After reading Kiran’s blog on self-hosting LLMs, I decided to try it out myself to see how viable they are for real-world tasks. Since I was already working on the Text-to-SQL problem with my colleagues, this seemed like the perfect use case to evaluate.
Key Takeaways
- Local LLMs achieve comparable accuracy to frontier models on easy and moderate Text-to-SQL tasks.
- VRAM is the hard limit for model size and performance. 16GB was just enough to run 14B models comfortably with quantization.
- Tools like Ollama abstract away a lot of the infrastructure overhead, making it surprisingly easy to test local models with an API-style interface.
- Prompt minimalism (+JSON schema) brought ~5% accuracy.
Why Local LLMs?
Two main factors motivated this exploration:
- The control — I could choose which model to run, tweak parameters, test different quantizations, and see how it all affects performance.
- I was curious about how an LLM is loaded onto a GPU, how Ollama handles model execution, and how it uses
llama.cpp
internally.
The Setup
Hardware & Runner
Hardware: 16GB RX 7800 XT GPU
Software: Ollama with Tailscale for remote access
Dataset
Dataset: Bird-Bench
Prompt
prompt = f"""
Given the following question: "{question}"
And the following database table definitions:
{table_ddls}
Generate a valid sqlite query that answers this question.
Ensure the query is syntactically correct and uses only the tables and columns defined above.
The query should only return the exact column(s) necessary to answer the question. Avoid including extra data unless it's the answer.
Return your response strictly in the JSON format, with the following fields:
"query": "your sqlite query here",
"explanation": "a brief explanation of how the query answers the question"
Important: Return ONLY the raw JSON object without any markdown formatting, code blocks, or additional text.
"""
# Add evidence to the prompt if provided
if evidence:
prompt += f"""
Additional evidence to consider:
{evidence}
"""
Models Tested
Qwen 2.5-Coder (14B & 32B, Q4_K/Q8_0), DeepCoder, Devstral.
Agentic Workflow
I wrote a custom script to interact with multiple LLMs in an agentic workflow. In the script, you can specify the provider (e.g., OpenAI, Google, Anthropic, Ollama) and select the model to use. I initially used only cloud-based APIs like Gemini, Claude, and ChatGPT — but adding Ollama as a provider was seamless, and I could run whichever model I want. You can find the code here.
Results
Benchmark 1: 50 Easy Text-to-SQL Tasks
The actual SQL output is available in the github repo here.
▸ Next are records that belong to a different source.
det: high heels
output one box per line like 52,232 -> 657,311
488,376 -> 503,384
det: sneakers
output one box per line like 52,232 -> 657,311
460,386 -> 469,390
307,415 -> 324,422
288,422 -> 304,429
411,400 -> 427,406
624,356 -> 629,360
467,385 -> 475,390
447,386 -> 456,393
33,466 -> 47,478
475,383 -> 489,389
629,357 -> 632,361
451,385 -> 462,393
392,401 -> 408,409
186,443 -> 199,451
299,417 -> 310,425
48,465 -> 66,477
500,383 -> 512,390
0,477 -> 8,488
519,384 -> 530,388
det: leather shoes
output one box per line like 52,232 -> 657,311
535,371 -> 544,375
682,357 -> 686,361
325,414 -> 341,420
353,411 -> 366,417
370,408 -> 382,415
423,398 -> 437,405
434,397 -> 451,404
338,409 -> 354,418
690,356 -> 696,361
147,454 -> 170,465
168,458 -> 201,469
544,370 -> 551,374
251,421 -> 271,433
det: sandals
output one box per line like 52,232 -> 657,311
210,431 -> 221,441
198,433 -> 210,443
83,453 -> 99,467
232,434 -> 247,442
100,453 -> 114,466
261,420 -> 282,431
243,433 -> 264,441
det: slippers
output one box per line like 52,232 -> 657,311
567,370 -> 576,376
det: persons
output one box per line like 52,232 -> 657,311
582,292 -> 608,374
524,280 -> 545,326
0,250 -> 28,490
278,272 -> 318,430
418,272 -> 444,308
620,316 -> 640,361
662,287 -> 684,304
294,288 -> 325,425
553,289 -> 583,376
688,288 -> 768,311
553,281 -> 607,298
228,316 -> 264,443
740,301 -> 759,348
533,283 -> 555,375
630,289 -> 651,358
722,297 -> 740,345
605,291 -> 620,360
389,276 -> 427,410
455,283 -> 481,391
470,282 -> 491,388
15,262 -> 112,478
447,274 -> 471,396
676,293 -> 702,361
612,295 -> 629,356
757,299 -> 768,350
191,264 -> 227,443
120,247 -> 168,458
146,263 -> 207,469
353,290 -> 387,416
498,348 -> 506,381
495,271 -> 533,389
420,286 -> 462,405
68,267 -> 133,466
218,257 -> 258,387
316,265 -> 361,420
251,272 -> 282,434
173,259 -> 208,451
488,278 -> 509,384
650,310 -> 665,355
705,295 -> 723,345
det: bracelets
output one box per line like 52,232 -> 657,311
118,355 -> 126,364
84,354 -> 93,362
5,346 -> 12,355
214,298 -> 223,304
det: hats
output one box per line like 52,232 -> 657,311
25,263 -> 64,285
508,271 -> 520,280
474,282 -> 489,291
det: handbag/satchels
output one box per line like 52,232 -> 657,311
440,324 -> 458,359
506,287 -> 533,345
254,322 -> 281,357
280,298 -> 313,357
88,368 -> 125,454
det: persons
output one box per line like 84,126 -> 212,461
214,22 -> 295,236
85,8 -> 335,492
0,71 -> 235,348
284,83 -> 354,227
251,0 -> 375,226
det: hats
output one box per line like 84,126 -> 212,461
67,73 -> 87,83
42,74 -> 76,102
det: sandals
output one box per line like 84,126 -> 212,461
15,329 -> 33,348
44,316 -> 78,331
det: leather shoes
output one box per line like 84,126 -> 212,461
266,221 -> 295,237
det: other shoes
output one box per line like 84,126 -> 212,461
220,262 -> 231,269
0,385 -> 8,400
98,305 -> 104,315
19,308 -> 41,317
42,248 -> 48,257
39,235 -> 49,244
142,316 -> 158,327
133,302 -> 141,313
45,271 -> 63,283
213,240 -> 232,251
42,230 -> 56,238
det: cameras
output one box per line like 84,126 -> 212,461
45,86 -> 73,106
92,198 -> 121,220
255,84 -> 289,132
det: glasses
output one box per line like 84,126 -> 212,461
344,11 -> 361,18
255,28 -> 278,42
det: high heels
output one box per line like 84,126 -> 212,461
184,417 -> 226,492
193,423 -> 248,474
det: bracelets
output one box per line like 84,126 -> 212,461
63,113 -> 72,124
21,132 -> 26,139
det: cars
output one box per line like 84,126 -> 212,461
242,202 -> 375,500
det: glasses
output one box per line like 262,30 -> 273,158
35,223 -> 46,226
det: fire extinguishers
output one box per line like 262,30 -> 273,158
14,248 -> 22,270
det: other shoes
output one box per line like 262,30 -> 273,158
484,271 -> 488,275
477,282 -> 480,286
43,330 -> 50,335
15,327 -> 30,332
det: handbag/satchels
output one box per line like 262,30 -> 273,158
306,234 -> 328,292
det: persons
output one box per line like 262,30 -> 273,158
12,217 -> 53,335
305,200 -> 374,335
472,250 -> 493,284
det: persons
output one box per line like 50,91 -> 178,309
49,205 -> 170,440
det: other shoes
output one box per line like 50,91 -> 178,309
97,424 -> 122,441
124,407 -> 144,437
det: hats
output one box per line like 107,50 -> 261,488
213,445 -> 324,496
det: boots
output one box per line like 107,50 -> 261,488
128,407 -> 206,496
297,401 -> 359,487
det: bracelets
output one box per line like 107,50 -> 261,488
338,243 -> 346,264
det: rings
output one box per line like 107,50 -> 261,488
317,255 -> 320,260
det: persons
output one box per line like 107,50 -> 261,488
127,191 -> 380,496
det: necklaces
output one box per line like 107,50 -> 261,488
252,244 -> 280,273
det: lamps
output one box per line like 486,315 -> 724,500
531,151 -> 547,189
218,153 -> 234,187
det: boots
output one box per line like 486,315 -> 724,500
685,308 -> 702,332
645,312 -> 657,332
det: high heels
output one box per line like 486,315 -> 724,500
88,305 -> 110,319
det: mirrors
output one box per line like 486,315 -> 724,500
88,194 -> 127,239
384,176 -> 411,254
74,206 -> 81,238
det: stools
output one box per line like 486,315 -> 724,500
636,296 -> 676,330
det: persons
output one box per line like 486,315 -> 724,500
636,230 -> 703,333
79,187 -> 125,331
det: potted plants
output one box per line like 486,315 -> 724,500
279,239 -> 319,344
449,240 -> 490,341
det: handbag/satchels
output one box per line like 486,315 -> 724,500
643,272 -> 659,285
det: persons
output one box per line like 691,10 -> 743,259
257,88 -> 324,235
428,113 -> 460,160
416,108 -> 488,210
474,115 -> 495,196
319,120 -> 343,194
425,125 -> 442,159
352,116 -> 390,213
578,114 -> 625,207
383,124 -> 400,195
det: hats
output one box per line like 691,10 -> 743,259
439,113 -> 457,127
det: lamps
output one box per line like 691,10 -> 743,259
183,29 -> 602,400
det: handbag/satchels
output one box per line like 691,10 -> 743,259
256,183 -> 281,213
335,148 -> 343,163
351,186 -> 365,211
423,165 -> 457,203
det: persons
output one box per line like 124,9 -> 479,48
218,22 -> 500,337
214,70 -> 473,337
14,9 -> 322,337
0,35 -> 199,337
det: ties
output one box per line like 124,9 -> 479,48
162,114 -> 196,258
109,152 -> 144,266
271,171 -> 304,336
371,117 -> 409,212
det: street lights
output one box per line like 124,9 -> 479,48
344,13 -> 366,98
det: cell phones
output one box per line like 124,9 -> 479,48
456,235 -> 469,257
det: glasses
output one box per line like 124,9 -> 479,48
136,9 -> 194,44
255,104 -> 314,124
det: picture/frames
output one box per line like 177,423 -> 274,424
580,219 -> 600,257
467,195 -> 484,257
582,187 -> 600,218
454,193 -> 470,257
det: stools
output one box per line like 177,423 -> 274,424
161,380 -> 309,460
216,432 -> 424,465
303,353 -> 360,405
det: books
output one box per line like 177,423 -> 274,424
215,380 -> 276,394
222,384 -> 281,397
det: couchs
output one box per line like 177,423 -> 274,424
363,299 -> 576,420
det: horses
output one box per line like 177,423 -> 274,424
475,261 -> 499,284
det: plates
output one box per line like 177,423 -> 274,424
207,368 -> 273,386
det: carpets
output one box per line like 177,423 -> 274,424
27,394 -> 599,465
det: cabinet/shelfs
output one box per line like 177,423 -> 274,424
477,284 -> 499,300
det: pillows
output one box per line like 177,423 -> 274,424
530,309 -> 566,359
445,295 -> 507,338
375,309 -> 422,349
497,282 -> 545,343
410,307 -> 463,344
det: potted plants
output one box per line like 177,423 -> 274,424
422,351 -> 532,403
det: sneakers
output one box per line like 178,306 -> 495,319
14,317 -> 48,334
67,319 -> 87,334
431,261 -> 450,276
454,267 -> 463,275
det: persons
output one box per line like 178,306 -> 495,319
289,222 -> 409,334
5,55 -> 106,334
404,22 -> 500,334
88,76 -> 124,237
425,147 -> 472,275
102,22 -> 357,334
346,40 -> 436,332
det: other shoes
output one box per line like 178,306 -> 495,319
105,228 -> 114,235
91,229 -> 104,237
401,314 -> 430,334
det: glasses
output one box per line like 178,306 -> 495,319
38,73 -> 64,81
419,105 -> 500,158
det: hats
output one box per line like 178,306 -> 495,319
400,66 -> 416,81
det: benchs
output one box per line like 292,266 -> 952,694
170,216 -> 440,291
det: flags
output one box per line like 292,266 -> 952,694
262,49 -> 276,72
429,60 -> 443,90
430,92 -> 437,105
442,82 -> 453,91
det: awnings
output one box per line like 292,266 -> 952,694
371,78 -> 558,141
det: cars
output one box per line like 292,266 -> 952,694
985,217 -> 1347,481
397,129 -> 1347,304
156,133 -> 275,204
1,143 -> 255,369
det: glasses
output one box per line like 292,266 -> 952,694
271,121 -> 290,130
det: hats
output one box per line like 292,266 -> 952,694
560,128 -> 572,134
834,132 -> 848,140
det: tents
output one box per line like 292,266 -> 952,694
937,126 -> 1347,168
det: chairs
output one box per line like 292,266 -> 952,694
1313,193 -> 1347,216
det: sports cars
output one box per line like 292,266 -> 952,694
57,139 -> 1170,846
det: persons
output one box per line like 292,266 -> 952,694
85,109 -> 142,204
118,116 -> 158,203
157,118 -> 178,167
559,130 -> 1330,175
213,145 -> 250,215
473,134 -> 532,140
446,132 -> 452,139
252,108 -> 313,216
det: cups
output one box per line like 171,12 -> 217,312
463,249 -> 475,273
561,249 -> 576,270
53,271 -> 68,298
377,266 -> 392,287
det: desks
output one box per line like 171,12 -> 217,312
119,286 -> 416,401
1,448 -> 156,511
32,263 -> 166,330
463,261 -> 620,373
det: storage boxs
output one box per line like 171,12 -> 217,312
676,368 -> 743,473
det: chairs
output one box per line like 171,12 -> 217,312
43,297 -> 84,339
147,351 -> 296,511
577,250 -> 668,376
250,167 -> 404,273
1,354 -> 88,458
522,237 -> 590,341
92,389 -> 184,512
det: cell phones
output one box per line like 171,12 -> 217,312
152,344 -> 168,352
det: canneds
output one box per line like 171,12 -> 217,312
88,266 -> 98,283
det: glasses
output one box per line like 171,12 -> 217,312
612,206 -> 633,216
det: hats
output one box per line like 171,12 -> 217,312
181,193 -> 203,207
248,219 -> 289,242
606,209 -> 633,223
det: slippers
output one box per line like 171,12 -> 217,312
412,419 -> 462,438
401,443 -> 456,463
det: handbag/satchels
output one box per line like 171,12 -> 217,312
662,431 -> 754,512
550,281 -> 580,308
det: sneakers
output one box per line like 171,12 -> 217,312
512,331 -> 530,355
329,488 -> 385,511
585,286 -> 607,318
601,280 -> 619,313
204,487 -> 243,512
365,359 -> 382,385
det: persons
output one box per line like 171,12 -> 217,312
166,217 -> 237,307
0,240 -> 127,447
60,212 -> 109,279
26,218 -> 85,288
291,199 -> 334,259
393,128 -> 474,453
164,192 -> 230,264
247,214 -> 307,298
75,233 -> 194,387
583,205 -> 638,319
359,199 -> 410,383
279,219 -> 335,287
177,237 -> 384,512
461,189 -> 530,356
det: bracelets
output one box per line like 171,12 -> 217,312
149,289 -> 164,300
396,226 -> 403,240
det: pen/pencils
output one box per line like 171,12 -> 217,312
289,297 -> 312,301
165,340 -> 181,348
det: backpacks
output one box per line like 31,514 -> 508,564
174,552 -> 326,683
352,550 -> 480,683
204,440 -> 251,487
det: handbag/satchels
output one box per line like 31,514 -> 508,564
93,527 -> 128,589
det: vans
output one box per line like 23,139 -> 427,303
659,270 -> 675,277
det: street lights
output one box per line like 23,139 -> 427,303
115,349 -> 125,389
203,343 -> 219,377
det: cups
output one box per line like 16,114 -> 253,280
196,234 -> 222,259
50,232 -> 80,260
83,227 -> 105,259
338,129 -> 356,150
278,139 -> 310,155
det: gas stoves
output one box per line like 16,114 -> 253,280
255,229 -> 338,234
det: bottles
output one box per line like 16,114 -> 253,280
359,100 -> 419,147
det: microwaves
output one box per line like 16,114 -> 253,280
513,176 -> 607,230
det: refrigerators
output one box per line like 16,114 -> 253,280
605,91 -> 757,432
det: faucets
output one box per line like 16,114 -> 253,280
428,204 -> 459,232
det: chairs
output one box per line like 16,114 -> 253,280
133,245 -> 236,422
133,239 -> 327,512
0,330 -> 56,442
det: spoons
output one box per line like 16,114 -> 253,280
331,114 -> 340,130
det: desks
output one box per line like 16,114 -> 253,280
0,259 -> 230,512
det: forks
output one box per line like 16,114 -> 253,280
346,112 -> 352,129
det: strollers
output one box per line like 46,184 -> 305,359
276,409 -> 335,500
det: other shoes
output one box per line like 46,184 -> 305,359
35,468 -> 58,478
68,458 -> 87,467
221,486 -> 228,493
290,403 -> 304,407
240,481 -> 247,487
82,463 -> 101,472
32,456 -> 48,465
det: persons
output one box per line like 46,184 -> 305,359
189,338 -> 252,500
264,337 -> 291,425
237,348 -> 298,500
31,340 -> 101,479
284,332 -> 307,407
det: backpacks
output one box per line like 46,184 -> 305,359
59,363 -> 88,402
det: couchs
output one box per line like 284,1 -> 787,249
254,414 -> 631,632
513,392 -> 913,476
Model Name | Parameters | Quantization | SQL Accuracy |
---|---|---|---|
Devstral (Best so far) | 24B | Q8_0 | 54% |
Qwen2.5-Coder | 14B | Q8_0 | 50% |
Qwen2.5-Coder | 32B | Q8_0 | 50% |
Qwen2.5-Coder | 32B | Q4_K | 48% |
Qwen2.5-Coder | 14B | Q4_K | 46% |
Model Performance Snapshot
Set of 5 easy questions, to get an idea of response times for each model/size/quantization.
Model Name | Parameters | Quantization | VRAM Usage | Response Time |
---|---|---|---|---|
Qwen2.5-Coder | 14B | Q4_K | 9GB | 2–5s (fastest) |
Qwen2.5-Coder | 14B | Q8_0 | 15.6GB | 6–11s |
Qwen2.5-Coder | 32B | Q4_K | 19.8GB | 9–47s |
DeepCoder | 14B | Q4_K | 10GB | 17–120s |
Interpretation
- Quantization plays a huge role in running models efficiently.
- Using 4-bit versions made the difference between a responsive and unusable setup, while slightly impacting performance.
- Although quantized models were quick, they were less accurate while generating SQL.
Wrapping Up & What’s Next
For me, local LLMs have become good enough for many workflows. Text-to-SQL is one of them.
- On a single GPU workstation, I can now:
- Run easy-moderate SQL tasks
- Quickly prototype agentic workflows
- Control the full LLM stack
- Easily expose LLMs over the network using Tailscale and the likes
Even though local LLMs are good enough, the frontier models are still quite ahead in terms of benchmarks. On bird-bench alone, there’s a difference of 15-20%. Running bigger and better models will require a bigger GPU. I have several things planned ahead:
- Introduce evals to make the feedback loop quicker and tighter.
- Making the agentic workflow smarter, so that it can do iterations on generating SQL, to increase accuracy.
- Introduce hybrid routing, where most traffic will hit local LLMs, and if, even after multiple iterations, the generated SQL is invalid, the agent falls back to a cloud-hosted frontier model.
- Measure energy usage, and come up with strategies to minimize it.